I work in grocery retail and have a significant amount of knowledge regarding store level operations, logistics, and the manufacture of the goods you buy in the stores. The reason for this post is due to the sheer amount of customers, along with Instacart shoppers, who seem completely oblivious as to why products are out of stock. For some, this will seem like obvious information. For others, I hope to shine a light on what’s going on and where we are at currently, and hopefully when things will get better.
Stage 1: At the store level, most grocery stores have a surprisingly large amount of inventory. While they may run out of one brand, there is usually another (or more) available. Have you ever shopped for groceries the day before Christmas? You’ve probably noticed some out of stocks (oos). This is after roughly 4-5 days of heavy volume. In many cases, the store had the opportunity to stock up on common items for that particular holiday that the distribution center (DC) had already bought.
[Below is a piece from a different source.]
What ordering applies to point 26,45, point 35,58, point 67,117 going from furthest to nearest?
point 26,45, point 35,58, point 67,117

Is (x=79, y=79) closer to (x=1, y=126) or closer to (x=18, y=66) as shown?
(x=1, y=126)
Now, when panic shopping happens, and it happened suddenly without warning, it’s like holiday sales on steroids. Your grocery store had zero time to stock up, nor did the DC. At this level of buying/hoarding, shelves empty out in about 2-4 days of the ‘good stuff,’ and when the people who follow are left with no other choice but to buy whatever is left. At this point, store volume is up over 600%, and I’ve seen much higher.
Stage 2: At this point, the DC is scrambling to purchase from the manufacturers. The supply is there, but now there is a logistical nightmare. Retailers, as well as the DC and manufacturers, operate on a pretty strict labor budget. There aren’t enough ‘pickers’ in the DC to pull the massive orders generated by the stores. Extra deliveries cannot happen because there aren’t enough truck drivers, including contracted drivers. Things have to slow down, so supplies get allocated, say 1500 cases per store or whatever will fill one truck up, and one only. DC’s do have a maximum service level and ours was operating well beyond capacity.
Stage 3: This is where we are at now. Shopping has calmed down, but with kids out of school, families being at home, and many restaurants closed, many have no option but to buy groceries. Volume is still heavier than normal but not crazy. Store shelves look better, but there are many oos. Now the manufacturer’s are feeling the pain. They either don’t have the labor, the resources (base ingredients), or the manufacturing capability, or all of those, to produce the amount needed to stock the grocery store shelves across the entire country. They are now streamlining operations by only producing their most popular items. The others are suspended indefinitely. So if you can’t find your favorite ultra-soft-5-ply toilet paper, that’s why.
I should note that the organic market isn’t as deep as you may think, so these items will take time before they become readily available again. They are out there, but it will be spotty and there will be constant oos.
Stage 4 – Recovery: If we happen to be at our peak of the whole epidemic right now and no other ‘events’ take place, it will take 4-6 weeks before things appear to be normal, possibly longer. They will not be normal, but you will be able to find most everything you want. It will take months before manufacturers will be able to have their full line of products available. I’ve heard some estimates as late as October but no one truly knows. The act of panic buying has created a ripple that runs far deeper than your grocery store’s shelves.
As if it hasn’t been said enough, grocery stores will never shut down. They will continue to operate in some capacity. I suspect after this crisis we will be looking to update our online ordering and delivery processes to provide for anyone who can’t leave their home during such an event. After all, we work for you! So please, do not panic buy. Do not hoard. Help us to help you!
If things get worse, a second wave is very possible. I hope people learn. If it does, it will absolutely crush the grocery industry. Things are very fragile right now. If people stay calm and trust us and what we are doing to provide, we can deliver. Maybe not to everyone’s expectations, but you won’t go hungry.